Even our own government was surprised by the turn of events. It had secretly funded our group, nine of the best Russian scientists along with an Icelandic geneticist, a biologist from Bosnia, and a Danish molecular engineer, for more than three decades for the purpose of perfecting new military clones. On the side we called ourselves the ‘Immortality Club’ and set about figuring out how to digitize a dump of all data from a living being’s mind and reinject that data back into the empty brain of the being’s cloned body. Thirty-three years it took us, along with enough chimpanzees to repopulate the Congo, but we succeeded. We proved there was no such thing as a soul.
Immortality was our primary aim. We were all getting on in years, with Kostya nearing eighty. It took twenty years to properly prepare a human clone, so all of us were impatient to set a few copies baking. We began taking new snapshots of our brain data each week, so we could always have nearly up-to-date versions of ourselves ready to go.
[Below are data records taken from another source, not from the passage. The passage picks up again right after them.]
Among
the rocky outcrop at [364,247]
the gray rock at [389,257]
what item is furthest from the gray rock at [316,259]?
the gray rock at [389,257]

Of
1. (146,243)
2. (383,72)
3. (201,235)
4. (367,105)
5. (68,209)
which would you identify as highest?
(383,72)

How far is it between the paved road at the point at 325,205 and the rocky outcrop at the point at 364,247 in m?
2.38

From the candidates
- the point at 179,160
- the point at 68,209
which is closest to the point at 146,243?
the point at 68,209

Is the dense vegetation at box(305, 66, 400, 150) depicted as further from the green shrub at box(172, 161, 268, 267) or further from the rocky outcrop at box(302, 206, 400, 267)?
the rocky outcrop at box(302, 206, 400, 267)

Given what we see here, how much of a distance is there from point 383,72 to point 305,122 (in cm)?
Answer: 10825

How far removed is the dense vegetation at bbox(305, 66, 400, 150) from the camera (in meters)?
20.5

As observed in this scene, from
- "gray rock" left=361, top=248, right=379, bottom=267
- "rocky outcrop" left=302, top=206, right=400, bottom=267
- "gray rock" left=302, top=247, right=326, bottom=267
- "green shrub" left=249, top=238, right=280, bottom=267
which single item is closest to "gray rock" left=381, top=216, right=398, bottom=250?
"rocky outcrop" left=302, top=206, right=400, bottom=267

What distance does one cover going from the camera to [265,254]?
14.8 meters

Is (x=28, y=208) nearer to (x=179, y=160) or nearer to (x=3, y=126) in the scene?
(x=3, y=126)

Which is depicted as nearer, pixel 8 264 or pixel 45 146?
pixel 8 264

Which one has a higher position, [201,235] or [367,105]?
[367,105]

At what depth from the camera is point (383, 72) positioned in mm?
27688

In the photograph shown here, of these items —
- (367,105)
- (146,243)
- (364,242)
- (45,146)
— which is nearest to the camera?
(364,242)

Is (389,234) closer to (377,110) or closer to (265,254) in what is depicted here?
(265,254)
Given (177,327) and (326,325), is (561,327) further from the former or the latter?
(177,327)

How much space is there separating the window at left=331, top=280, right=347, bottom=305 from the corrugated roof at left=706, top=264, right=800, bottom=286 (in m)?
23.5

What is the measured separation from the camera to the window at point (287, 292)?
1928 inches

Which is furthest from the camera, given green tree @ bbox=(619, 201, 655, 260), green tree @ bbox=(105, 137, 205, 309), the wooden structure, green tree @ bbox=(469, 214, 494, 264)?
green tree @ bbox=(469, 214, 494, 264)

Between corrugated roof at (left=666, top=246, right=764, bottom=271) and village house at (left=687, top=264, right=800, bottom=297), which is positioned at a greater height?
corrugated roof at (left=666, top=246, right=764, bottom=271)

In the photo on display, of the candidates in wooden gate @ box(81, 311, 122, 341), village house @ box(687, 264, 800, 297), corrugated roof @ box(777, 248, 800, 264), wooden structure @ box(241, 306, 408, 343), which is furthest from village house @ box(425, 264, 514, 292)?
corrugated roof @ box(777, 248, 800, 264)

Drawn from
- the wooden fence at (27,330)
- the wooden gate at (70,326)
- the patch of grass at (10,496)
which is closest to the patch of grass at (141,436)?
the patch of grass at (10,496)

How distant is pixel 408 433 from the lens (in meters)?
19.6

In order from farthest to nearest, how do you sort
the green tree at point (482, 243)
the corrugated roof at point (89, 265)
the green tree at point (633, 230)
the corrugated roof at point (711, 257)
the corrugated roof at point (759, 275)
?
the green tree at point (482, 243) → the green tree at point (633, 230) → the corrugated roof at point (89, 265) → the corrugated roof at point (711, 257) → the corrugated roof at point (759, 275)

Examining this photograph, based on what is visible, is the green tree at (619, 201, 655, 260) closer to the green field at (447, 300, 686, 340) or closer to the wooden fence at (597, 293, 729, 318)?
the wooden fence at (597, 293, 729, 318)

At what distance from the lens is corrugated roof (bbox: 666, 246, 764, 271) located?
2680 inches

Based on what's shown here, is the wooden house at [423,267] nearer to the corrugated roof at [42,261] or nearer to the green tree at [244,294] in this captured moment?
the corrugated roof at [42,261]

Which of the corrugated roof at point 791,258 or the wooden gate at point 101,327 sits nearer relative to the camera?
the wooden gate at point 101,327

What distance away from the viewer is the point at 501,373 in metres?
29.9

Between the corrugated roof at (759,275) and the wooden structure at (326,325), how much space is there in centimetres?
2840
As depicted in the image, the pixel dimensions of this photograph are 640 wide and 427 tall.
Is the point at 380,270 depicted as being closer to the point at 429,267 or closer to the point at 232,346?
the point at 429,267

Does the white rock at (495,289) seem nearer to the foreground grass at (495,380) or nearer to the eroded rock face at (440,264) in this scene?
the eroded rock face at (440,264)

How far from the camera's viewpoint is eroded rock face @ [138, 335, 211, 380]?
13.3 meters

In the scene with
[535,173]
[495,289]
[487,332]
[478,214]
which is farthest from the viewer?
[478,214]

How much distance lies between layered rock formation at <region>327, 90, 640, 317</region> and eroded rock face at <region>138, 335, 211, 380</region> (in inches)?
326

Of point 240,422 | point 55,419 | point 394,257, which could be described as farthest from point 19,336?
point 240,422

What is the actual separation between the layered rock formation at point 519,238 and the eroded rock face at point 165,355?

It was Volodya who gazed up at the two generation ships lighting up the nighttime sky and imagined another use for our new technology. We could automate the cloning and reconstitution process using super-advanced crèches on a small, fast ship and beat the Chinese and Americans, claiming the new world for ourselves. We didn’t even tell our bosses what we were up to, since we dared take no chances they would strip away our funding.
It’s an odd feeling to wake in a fresh young body more than three centuries later and know that another version of yourself may still be living back home on Earth.